• _Exercise aim_
Transcribe all of the records below word for word, leaving out the pictures.

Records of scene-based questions
= = = =
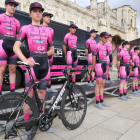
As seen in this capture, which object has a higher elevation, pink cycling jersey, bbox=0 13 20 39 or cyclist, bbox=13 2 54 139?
pink cycling jersey, bbox=0 13 20 39

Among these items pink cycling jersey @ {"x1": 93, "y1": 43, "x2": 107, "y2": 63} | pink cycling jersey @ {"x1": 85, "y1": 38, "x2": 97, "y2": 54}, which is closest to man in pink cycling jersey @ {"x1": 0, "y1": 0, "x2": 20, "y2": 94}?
pink cycling jersey @ {"x1": 93, "y1": 43, "x2": 107, "y2": 63}

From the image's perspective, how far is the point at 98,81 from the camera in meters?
4.25

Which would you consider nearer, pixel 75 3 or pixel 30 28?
pixel 30 28

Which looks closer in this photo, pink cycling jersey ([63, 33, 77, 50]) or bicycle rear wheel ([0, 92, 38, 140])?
bicycle rear wheel ([0, 92, 38, 140])

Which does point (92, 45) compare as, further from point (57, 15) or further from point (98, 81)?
point (57, 15)

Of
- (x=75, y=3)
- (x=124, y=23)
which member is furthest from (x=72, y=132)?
(x=124, y=23)

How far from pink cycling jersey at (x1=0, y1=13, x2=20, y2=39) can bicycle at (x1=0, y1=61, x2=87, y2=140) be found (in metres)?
1.42

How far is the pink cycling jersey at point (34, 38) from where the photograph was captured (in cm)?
243

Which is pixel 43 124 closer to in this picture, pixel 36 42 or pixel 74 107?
pixel 74 107

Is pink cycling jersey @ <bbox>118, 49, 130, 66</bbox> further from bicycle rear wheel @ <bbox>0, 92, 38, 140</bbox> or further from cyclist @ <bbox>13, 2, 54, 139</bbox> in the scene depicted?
bicycle rear wheel @ <bbox>0, 92, 38, 140</bbox>

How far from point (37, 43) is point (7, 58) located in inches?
42.3

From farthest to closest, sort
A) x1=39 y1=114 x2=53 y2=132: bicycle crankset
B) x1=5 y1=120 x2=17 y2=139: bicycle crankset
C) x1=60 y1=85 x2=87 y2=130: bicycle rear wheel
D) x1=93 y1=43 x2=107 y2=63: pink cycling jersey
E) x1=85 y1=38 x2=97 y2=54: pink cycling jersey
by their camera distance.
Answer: x1=85 y1=38 x2=97 y2=54: pink cycling jersey < x1=93 y1=43 x2=107 y2=63: pink cycling jersey < x1=60 y1=85 x2=87 y2=130: bicycle rear wheel < x1=39 y1=114 x2=53 y2=132: bicycle crankset < x1=5 y1=120 x2=17 y2=139: bicycle crankset

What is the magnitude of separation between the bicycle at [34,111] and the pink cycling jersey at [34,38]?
46 cm

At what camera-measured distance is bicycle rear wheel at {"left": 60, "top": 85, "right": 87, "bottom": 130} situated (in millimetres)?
2752
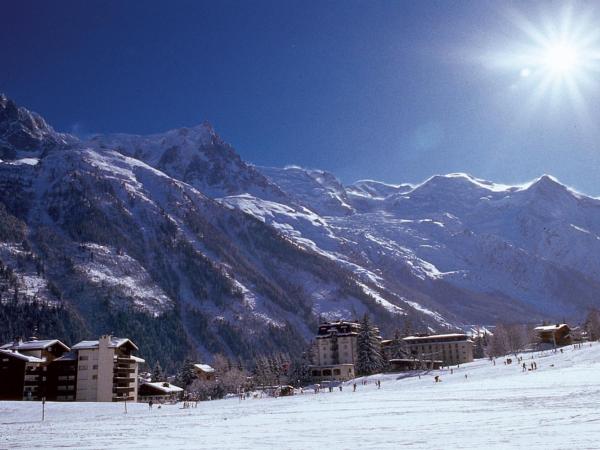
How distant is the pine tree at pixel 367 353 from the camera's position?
116625 millimetres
= = = =
• _Expected answer_
As seen in this capture, which object has a higher elevation, pink cycling jersey, bbox=0 13 20 39 or cyclist, bbox=13 2 54 139?
pink cycling jersey, bbox=0 13 20 39

Among these items pink cycling jersey @ {"x1": 93, "y1": 43, "x2": 107, "y2": 63} | pink cycling jersey @ {"x1": 85, "y1": 38, "x2": 97, "y2": 54}, which is closest to man in pink cycling jersey @ {"x1": 0, "y1": 0, "x2": 20, "y2": 94}?
pink cycling jersey @ {"x1": 93, "y1": 43, "x2": 107, "y2": 63}

From the image's perspective, how far is the point at 98,81 from the camera in meters?
4.25

Which would you consider nearer, pixel 75 3 or pixel 30 28?
pixel 30 28

Which looks closer in this photo, pink cycling jersey ([63, 33, 77, 50]) or bicycle rear wheel ([0, 92, 38, 140])?
bicycle rear wheel ([0, 92, 38, 140])

Which does point (92, 45) compare as, further from point (57, 15) or further from point (98, 81)?
point (57, 15)

Of
- (x=75, y=3)
- (x=124, y=23)
which member is furthest from (x=72, y=132)?
(x=124, y=23)

How far from pink cycling jersey at (x1=0, y1=13, x2=20, y2=39) can bicycle at (x1=0, y1=61, x2=87, y2=140) be found (in metres)?
1.42

How far is the pink cycling jersey at point (34, 38) from where the photograph was captured (in cm)?
243

Which is pixel 43 124 closer to in this picture, pixel 36 42 or pixel 74 107?
pixel 74 107

Is pink cycling jersey @ <bbox>118, 49, 130, 66</bbox> further from bicycle rear wheel @ <bbox>0, 92, 38, 140</bbox> or further from cyclist @ <bbox>13, 2, 54, 139</bbox> in the scene depicted?
bicycle rear wheel @ <bbox>0, 92, 38, 140</bbox>

How far from point (37, 43) is point (7, 58) located in inches?
42.3

From farthest to closest, sort
A) x1=39 y1=114 x2=53 y2=132: bicycle crankset
B) x1=5 y1=120 x2=17 y2=139: bicycle crankset
C) x1=60 y1=85 x2=87 y2=130: bicycle rear wheel
D) x1=93 y1=43 x2=107 y2=63: pink cycling jersey
E) x1=85 y1=38 x2=97 y2=54: pink cycling jersey
by their camera distance.
Answer: x1=85 y1=38 x2=97 y2=54: pink cycling jersey < x1=93 y1=43 x2=107 y2=63: pink cycling jersey < x1=60 y1=85 x2=87 y2=130: bicycle rear wheel < x1=39 y1=114 x2=53 y2=132: bicycle crankset < x1=5 y1=120 x2=17 y2=139: bicycle crankset

What is the magnitude of separation between the bicycle at [34,111] and the pink cycling jersey at [34,38]?
46 cm

At what camera-measured distance is bicycle rear wheel at {"left": 60, "top": 85, "right": 87, "bottom": 130} situated (in millimetres)?
2752
How distant is the pine tree at pixel 367 353 from the camera's position?
116625 millimetres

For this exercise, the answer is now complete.